Envoy open to any format to discuss Russian experts’ visit to US-funded Georgia-based lab

Grigory Karasin

MOSCOW, May 28./TASS/: Following his talks with Tbilisi, Russian envoy Grigory Karasin said on Thursday that he was set to discuss in any format a visit by Russian experts to the Georgia-based Richard Lugar Center for Public Health Research with Georgian prime minister’s special envoy for Russia Zurab Abashidze.

"We deliberated over this issue with him earlier, but so far no new request has come. When it arrives, we’ll let you know. As for the format - if we agree to an online arrangement, than we will have it online, if we opt for a phone conversation, then we will discuss this over the phone," Karasin told TASS.

Earlier, Abashidze signaled that he was ready to discuss a visit by Russian experts at the Prague-format negotiations. The Russian envoy told TASS on Wednesday that it would be held possibly in July or August.

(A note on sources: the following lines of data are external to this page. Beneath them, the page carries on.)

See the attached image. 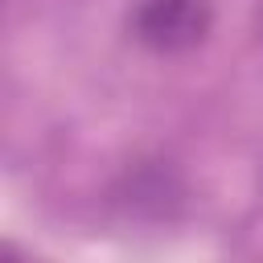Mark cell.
<instances>
[{"mask_svg": "<svg viewBox=\"0 0 263 263\" xmlns=\"http://www.w3.org/2000/svg\"><path fill=\"white\" fill-rule=\"evenodd\" d=\"M210 0H140L132 33L156 53H185L210 33Z\"/></svg>", "mask_w": 263, "mask_h": 263, "instance_id": "6da1fadb", "label": "cell"}]
</instances>
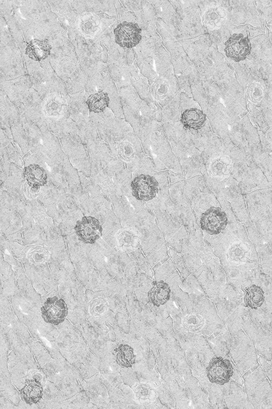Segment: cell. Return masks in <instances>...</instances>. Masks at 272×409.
Wrapping results in <instances>:
<instances>
[{"instance_id":"277c9868","label":"cell","mask_w":272,"mask_h":409,"mask_svg":"<svg viewBox=\"0 0 272 409\" xmlns=\"http://www.w3.org/2000/svg\"><path fill=\"white\" fill-rule=\"evenodd\" d=\"M141 32L137 23L122 22L114 29L115 42L122 47H134L142 39Z\"/></svg>"},{"instance_id":"4fadbf2b","label":"cell","mask_w":272,"mask_h":409,"mask_svg":"<svg viewBox=\"0 0 272 409\" xmlns=\"http://www.w3.org/2000/svg\"><path fill=\"white\" fill-rule=\"evenodd\" d=\"M245 291L244 302L246 306L256 310L263 304L265 297L264 291L260 286L253 284L246 288Z\"/></svg>"},{"instance_id":"7c38bea8","label":"cell","mask_w":272,"mask_h":409,"mask_svg":"<svg viewBox=\"0 0 272 409\" xmlns=\"http://www.w3.org/2000/svg\"><path fill=\"white\" fill-rule=\"evenodd\" d=\"M43 388L36 380H28L21 391L23 399L26 403L32 404L37 403L42 397Z\"/></svg>"},{"instance_id":"5b68a950","label":"cell","mask_w":272,"mask_h":409,"mask_svg":"<svg viewBox=\"0 0 272 409\" xmlns=\"http://www.w3.org/2000/svg\"><path fill=\"white\" fill-rule=\"evenodd\" d=\"M76 233L80 241L86 244H93L102 236V228L98 219L85 216L77 221L75 227Z\"/></svg>"},{"instance_id":"3957f363","label":"cell","mask_w":272,"mask_h":409,"mask_svg":"<svg viewBox=\"0 0 272 409\" xmlns=\"http://www.w3.org/2000/svg\"><path fill=\"white\" fill-rule=\"evenodd\" d=\"M132 195L138 200L148 201L153 199L158 191V183L154 177L141 174L131 182Z\"/></svg>"},{"instance_id":"6da1fadb","label":"cell","mask_w":272,"mask_h":409,"mask_svg":"<svg viewBox=\"0 0 272 409\" xmlns=\"http://www.w3.org/2000/svg\"><path fill=\"white\" fill-rule=\"evenodd\" d=\"M233 374V368L230 361L222 357H214L207 368V375L212 383L223 385L228 383Z\"/></svg>"},{"instance_id":"7a4b0ae2","label":"cell","mask_w":272,"mask_h":409,"mask_svg":"<svg viewBox=\"0 0 272 409\" xmlns=\"http://www.w3.org/2000/svg\"><path fill=\"white\" fill-rule=\"evenodd\" d=\"M227 223V215L219 207H211L200 217L201 228L211 235L221 233L226 228Z\"/></svg>"},{"instance_id":"30bf717a","label":"cell","mask_w":272,"mask_h":409,"mask_svg":"<svg viewBox=\"0 0 272 409\" xmlns=\"http://www.w3.org/2000/svg\"><path fill=\"white\" fill-rule=\"evenodd\" d=\"M206 115L200 110L191 108L184 111L181 116V122L186 129H200L205 124Z\"/></svg>"},{"instance_id":"52a82bcc","label":"cell","mask_w":272,"mask_h":409,"mask_svg":"<svg viewBox=\"0 0 272 409\" xmlns=\"http://www.w3.org/2000/svg\"><path fill=\"white\" fill-rule=\"evenodd\" d=\"M225 51L227 57L235 61L244 60L250 52L249 40L242 34H234L226 42Z\"/></svg>"},{"instance_id":"5bb4252c","label":"cell","mask_w":272,"mask_h":409,"mask_svg":"<svg viewBox=\"0 0 272 409\" xmlns=\"http://www.w3.org/2000/svg\"><path fill=\"white\" fill-rule=\"evenodd\" d=\"M109 98L106 92H99L91 95L86 101L90 112L101 113L108 107Z\"/></svg>"},{"instance_id":"8fae6325","label":"cell","mask_w":272,"mask_h":409,"mask_svg":"<svg viewBox=\"0 0 272 409\" xmlns=\"http://www.w3.org/2000/svg\"><path fill=\"white\" fill-rule=\"evenodd\" d=\"M51 48L47 40H40L35 39L28 42L25 54L30 58L36 61H40L49 56Z\"/></svg>"},{"instance_id":"9a60e30c","label":"cell","mask_w":272,"mask_h":409,"mask_svg":"<svg viewBox=\"0 0 272 409\" xmlns=\"http://www.w3.org/2000/svg\"><path fill=\"white\" fill-rule=\"evenodd\" d=\"M134 355L131 347L127 345H120L116 352L117 363L123 367H130L134 363Z\"/></svg>"},{"instance_id":"8992f818","label":"cell","mask_w":272,"mask_h":409,"mask_svg":"<svg viewBox=\"0 0 272 409\" xmlns=\"http://www.w3.org/2000/svg\"><path fill=\"white\" fill-rule=\"evenodd\" d=\"M41 313L45 322L57 325L64 320L67 314V307L62 299L49 297L44 302Z\"/></svg>"},{"instance_id":"ba28073f","label":"cell","mask_w":272,"mask_h":409,"mask_svg":"<svg viewBox=\"0 0 272 409\" xmlns=\"http://www.w3.org/2000/svg\"><path fill=\"white\" fill-rule=\"evenodd\" d=\"M23 177L32 187L38 188L47 183V174L38 164H33L24 168Z\"/></svg>"},{"instance_id":"9c48e42d","label":"cell","mask_w":272,"mask_h":409,"mask_svg":"<svg viewBox=\"0 0 272 409\" xmlns=\"http://www.w3.org/2000/svg\"><path fill=\"white\" fill-rule=\"evenodd\" d=\"M171 289L169 285L163 280L153 283V286L148 292L149 301L154 305L159 306L165 304L169 299Z\"/></svg>"}]
</instances>
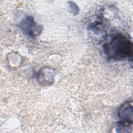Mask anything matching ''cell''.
Masks as SVG:
<instances>
[{
	"instance_id": "obj_1",
	"label": "cell",
	"mask_w": 133,
	"mask_h": 133,
	"mask_svg": "<svg viewBox=\"0 0 133 133\" xmlns=\"http://www.w3.org/2000/svg\"><path fill=\"white\" fill-rule=\"evenodd\" d=\"M131 50V45L124 37H118L114 39L113 41L108 45V51L109 55L113 56L116 55V57H125L129 55Z\"/></svg>"
}]
</instances>
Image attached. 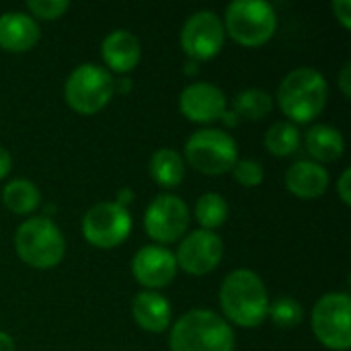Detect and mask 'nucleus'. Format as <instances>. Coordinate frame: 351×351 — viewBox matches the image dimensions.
Here are the masks:
<instances>
[{"instance_id":"obj_1","label":"nucleus","mask_w":351,"mask_h":351,"mask_svg":"<svg viewBox=\"0 0 351 351\" xmlns=\"http://www.w3.org/2000/svg\"><path fill=\"white\" fill-rule=\"evenodd\" d=\"M220 308L226 323L255 329L263 325L269 311V296L263 280L251 269L230 271L220 286Z\"/></svg>"},{"instance_id":"obj_2","label":"nucleus","mask_w":351,"mask_h":351,"mask_svg":"<svg viewBox=\"0 0 351 351\" xmlns=\"http://www.w3.org/2000/svg\"><path fill=\"white\" fill-rule=\"evenodd\" d=\"M329 97L327 78L311 66H300L284 76L278 88V105L290 123H311L315 121Z\"/></svg>"},{"instance_id":"obj_3","label":"nucleus","mask_w":351,"mask_h":351,"mask_svg":"<svg viewBox=\"0 0 351 351\" xmlns=\"http://www.w3.org/2000/svg\"><path fill=\"white\" fill-rule=\"evenodd\" d=\"M171 351H234V331L210 308L185 313L171 329Z\"/></svg>"},{"instance_id":"obj_4","label":"nucleus","mask_w":351,"mask_h":351,"mask_svg":"<svg viewBox=\"0 0 351 351\" xmlns=\"http://www.w3.org/2000/svg\"><path fill=\"white\" fill-rule=\"evenodd\" d=\"M14 251L25 265L33 269H51L62 263L66 255V239L53 220L35 216L16 228Z\"/></svg>"},{"instance_id":"obj_5","label":"nucleus","mask_w":351,"mask_h":351,"mask_svg":"<svg viewBox=\"0 0 351 351\" xmlns=\"http://www.w3.org/2000/svg\"><path fill=\"white\" fill-rule=\"evenodd\" d=\"M224 31L245 47L265 45L278 29V14L265 0H234L224 12Z\"/></svg>"},{"instance_id":"obj_6","label":"nucleus","mask_w":351,"mask_h":351,"mask_svg":"<svg viewBox=\"0 0 351 351\" xmlns=\"http://www.w3.org/2000/svg\"><path fill=\"white\" fill-rule=\"evenodd\" d=\"M191 169L197 173L216 177L232 171L239 160V146L237 140L216 128H206L193 132L185 142V158Z\"/></svg>"},{"instance_id":"obj_7","label":"nucleus","mask_w":351,"mask_h":351,"mask_svg":"<svg viewBox=\"0 0 351 351\" xmlns=\"http://www.w3.org/2000/svg\"><path fill=\"white\" fill-rule=\"evenodd\" d=\"M115 93V80L109 70L97 64L76 66L64 84L68 107L80 115H95L105 109Z\"/></svg>"},{"instance_id":"obj_8","label":"nucleus","mask_w":351,"mask_h":351,"mask_svg":"<svg viewBox=\"0 0 351 351\" xmlns=\"http://www.w3.org/2000/svg\"><path fill=\"white\" fill-rule=\"evenodd\" d=\"M315 337L333 351L351 348V298L348 292H327L313 306L311 317Z\"/></svg>"},{"instance_id":"obj_9","label":"nucleus","mask_w":351,"mask_h":351,"mask_svg":"<svg viewBox=\"0 0 351 351\" xmlns=\"http://www.w3.org/2000/svg\"><path fill=\"white\" fill-rule=\"evenodd\" d=\"M132 232V214L115 202L93 206L82 218V237L97 249H115Z\"/></svg>"},{"instance_id":"obj_10","label":"nucleus","mask_w":351,"mask_h":351,"mask_svg":"<svg viewBox=\"0 0 351 351\" xmlns=\"http://www.w3.org/2000/svg\"><path fill=\"white\" fill-rule=\"evenodd\" d=\"M189 208L173 193L156 195L144 212V230L156 245H171L181 241L189 228Z\"/></svg>"},{"instance_id":"obj_11","label":"nucleus","mask_w":351,"mask_h":351,"mask_svg":"<svg viewBox=\"0 0 351 351\" xmlns=\"http://www.w3.org/2000/svg\"><path fill=\"white\" fill-rule=\"evenodd\" d=\"M224 25L214 10L193 12L181 29V49L191 62H206L220 53L224 45Z\"/></svg>"},{"instance_id":"obj_12","label":"nucleus","mask_w":351,"mask_h":351,"mask_svg":"<svg viewBox=\"0 0 351 351\" xmlns=\"http://www.w3.org/2000/svg\"><path fill=\"white\" fill-rule=\"evenodd\" d=\"M224 257V243L212 230H193L185 234L177 247L175 261L177 269L189 276H206L214 271Z\"/></svg>"},{"instance_id":"obj_13","label":"nucleus","mask_w":351,"mask_h":351,"mask_svg":"<svg viewBox=\"0 0 351 351\" xmlns=\"http://www.w3.org/2000/svg\"><path fill=\"white\" fill-rule=\"evenodd\" d=\"M132 276L146 290L156 292L160 288H167L177 276L175 253L160 245L142 247L132 259Z\"/></svg>"},{"instance_id":"obj_14","label":"nucleus","mask_w":351,"mask_h":351,"mask_svg":"<svg viewBox=\"0 0 351 351\" xmlns=\"http://www.w3.org/2000/svg\"><path fill=\"white\" fill-rule=\"evenodd\" d=\"M179 109L193 123H212L222 119L228 109V99L212 82H191L179 95Z\"/></svg>"},{"instance_id":"obj_15","label":"nucleus","mask_w":351,"mask_h":351,"mask_svg":"<svg viewBox=\"0 0 351 351\" xmlns=\"http://www.w3.org/2000/svg\"><path fill=\"white\" fill-rule=\"evenodd\" d=\"M37 21L21 10H10L0 14V47L10 53H23L35 47L39 41Z\"/></svg>"},{"instance_id":"obj_16","label":"nucleus","mask_w":351,"mask_h":351,"mask_svg":"<svg viewBox=\"0 0 351 351\" xmlns=\"http://www.w3.org/2000/svg\"><path fill=\"white\" fill-rule=\"evenodd\" d=\"M101 56L111 72L128 74L138 66L140 56H142V45H140V39L132 31L115 29L103 39Z\"/></svg>"},{"instance_id":"obj_17","label":"nucleus","mask_w":351,"mask_h":351,"mask_svg":"<svg viewBox=\"0 0 351 351\" xmlns=\"http://www.w3.org/2000/svg\"><path fill=\"white\" fill-rule=\"evenodd\" d=\"M286 187L300 199H319L329 187V171L311 160H296L286 171Z\"/></svg>"},{"instance_id":"obj_18","label":"nucleus","mask_w":351,"mask_h":351,"mask_svg":"<svg viewBox=\"0 0 351 351\" xmlns=\"http://www.w3.org/2000/svg\"><path fill=\"white\" fill-rule=\"evenodd\" d=\"M132 317L142 331L162 333L171 325L173 308L171 302L160 292L144 290L136 294V298L132 300Z\"/></svg>"},{"instance_id":"obj_19","label":"nucleus","mask_w":351,"mask_h":351,"mask_svg":"<svg viewBox=\"0 0 351 351\" xmlns=\"http://www.w3.org/2000/svg\"><path fill=\"white\" fill-rule=\"evenodd\" d=\"M304 146H306V152L311 154V160L325 165V162H335L343 156L346 138L337 128L319 123L306 132Z\"/></svg>"},{"instance_id":"obj_20","label":"nucleus","mask_w":351,"mask_h":351,"mask_svg":"<svg viewBox=\"0 0 351 351\" xmlns=\"http://www.w3.org/2000/svg\"><path fill=\"white\" fill-rule=\"evenodd\" d=\"M148 169H150V177L160 187H167V189L181 185V181L185 179V160L173 148H158L150 156Z\"/></svg>"},{"instance_id":"obj_21","label":"nucleus","mask_w":351,"mask_h":351,"mask_svg":"<svg viewBox=\"0 0 351 351\" xmlns=\"http://www.w3.org/2000/svg\"><path fill=\"white\" fill-rule=\"evenodd\" d=\"M2 202L6 210H10L16 216L33 214L41 204V191L39 187L29 179H14L6 183L2 189Z\"/></svg>"},{"instance_id":"obj_22","label":"nucleus","mask_w":351,"mask_h":351,"mask_svg":"<svg viewBox=\"0 0 351 351\" xmlns=\"http://www.w3.org/2000/svg\"><path fill=\"white\" fill-rule=\"evenodd\" d=\"M274 109V97L263 88H245L232 101V111L243 121H259Z\"/></svg>"},{"instance_id":"obj_23","label":"nucleus","mask_w":351,"mask_h":351,"mask_svg":"<svg viewBox=\"0 0 351 351\" xmlns=\"http://www.w3.org/2000/svg\"><path fill=\"white\" fill-rule=\"evenodd\" d=\"M300 142H302L300 130H298V125H294L290 121L274 123L265 132V138H263V146L267 148V152L278 158H286V156H292L294 152H298Z\"/></svg>"},{"instance_id":"obj_24","label":"nucleus","mask_w":351,"mask_h":351,"mask_svg":"<svg viewBox=\"0 0 351 351\" xmlns=\"http://www.w3.org/2000/svg\"><path fill=\"white\" fill-rule=\"evenodd\" d=\"M228 218V204L220 193H204L195 204V220L204 230H216L220 228Z\"/></svg>"},{"instance_id":"obj_25","label":"nucleus","mask_w":351,"mask_h":351,"mask_svg":"<svg viewBox=\"0 0 351 351\" xmlns=\"http://www.w3.org/2000/svg\"><path fill=\"white\" fill-rule=\"evenodd\" d=\"M267 317L280 329H296L304 319V308L296 298L282 296V298H278L276 302L269 304Z\"/></svg>"},{"instance_id":"obj_26","label":"nucleus","mask_w":351,"mask_h":351,"mask_svg":"<svg viewBox=\"0 0 351 351\" xmlns=\"http://www.w3.org/2000/svg\"><path fill=\"white\" fill-rule=\"evenodd\" d=\"M232 177L239 185L243 187H259L265 179V169L259 160L253 158H243L237 160V165L232 167Z\"/></svg>"},{"instance_id":"obj_27","label":"nucleus","mask_w":351,"mask_h":351,"mask_svg":"<svg viewBox=\"0 0 351 351\" xmlns=\"http://www.w3.org/2000/svg\"><path fill=\"white\" fill-rule=\"evenodd\" d=\"M70 8V2L66 0H29L27 10L33 19L39 21H56L66 14Z\"/></svg>"},{"instance_id":"obj_28","label":"nucleus","mask_w":351,"mask_h":351,"mask_svg":"<svg viewBox=\"0 0 351 351\" xmlns=\"http://www.w3.org/2000/svg\"><path fill=\"white\" fill-rule=\"evenodd\" d=\"M331 8H333V14H335V19L341 23V27H343L346 31H350L351 29V2L350 0H335V2L331 4Z\"/></svg>"},{"instance_id":"obj_29","label":"nucleus","mask_w":351,"mask_h":351,"mask_svg":"<svg viewBox=\"0 0 351 351\" xmlns=\"http://www.w3.org/2000/svg\"><path fill=\"white\" fill-rule=\"evenodd\" d=\"M351 171L350 169H346L343 173H341V177H339V181H337V193H339V197H341V202L346 204V206H350L351 204Z\"/></svg>"},{"instance_id":"obj_30","label":"nucleus","mask_w":351,"mask_h":351,"mask_svg":"<svg viewBox=\"0 0 351 351\" xmlns=\"http://www.w3.org/2000/svg\"><path fill=\"white\" fill-rule=\"evenodd\" d=\"M339 88L346 99L351 97V62H346L341 72H339Z\"/></svg>"},{"instance_id":"obj_31","label":"nucleus","mask_w":351,"mask_h":351,"mask_svg":"<svg viewBox=\"0 0 351 351\" xmlns=\"http://www.w3.org/2000/svg\"><path fill=\"white\" fill-rule=\"evenodd\" d=\"M10 169H12V158L8 154V150L0 146V181L10 173Z\"/></svg>"},{"instance_id":"obj_32","label":"nucleus","mask_w":351,"mask_h":351,"mask_svg":"<svg viewBox=\"0 0 351 351\" xmlns=\"http://www.w3.org/2000/svg\"><path fill=\"white\" fill-rule=\"evenodd\" d=\"M132 197H134V191H132V189H128V187H123V189H119V191H117V199H115V204H119L121 208H125V210H128V206L132 204Z\"/></svg>"},{"instance_id":"obj_33","label":"nucleus","mask_w":351,"mask_h":351,"mask_svg":"<svg viewBox=\"0 0 351 351\" xmlns=\"http://www.w3.org/2000/svg\"><path fill=\"white\" fill-rule=\"evenodd\" d=\"M0 351H16L14 339L8 333H4V331H0Z\"/></svg>"},{"instance_id":"obj_34","label":"nucleus","mask_w":351,"mask_h":351,"mask_svg":"<svg viewBox=\"0 0 351 351\" xmlns=\"http://www.w3.org/2000/svg\"><path fill=\"white\" fill-rule=\"evenodd\" d=\"M195 72H197V64L195 62L185 64V74H195Z\"/></svg>"}]
</instances>
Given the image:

Likewise on Wednesday, the Russian Foreign Ministry issued a comment, saying that Russian specialists should have access to all facilities of the Richard Lugar Center when visiting the lab.

The Russian diplomatic agency noted that the mechanism of ‘voluntary assessment visits’ of the dual-purpose microbiology lab advanced by certain Western countries had nothing to do with the Convention on the Prohibition of the Development, Production and Stockpiling of Bacteriological and Toxin Weapons and on their Destruction.

Richard Lugar Center

Russia has repeatedly raised alarm bells over the work of the Georgia-based Richard Lugar Center for Public Health Research. Opened near Tbilisi’s international airport in 2011 under a US governmental program, the center specializes in the study of biological threats. Georgia’s former State Security Minister Igor Giorgadze told reporters in late 2018 that he had evidence confirming that the lab was carrying out dangerous experiments and called on US President Donald Trump to investigate the facility’s activities. Giorgadze claimed that US military and private contractors could be engaged in secret experiments on humans there. Georgia dismissed these allegations as absurd while Moscow said it would request documents related to the lab from the United States.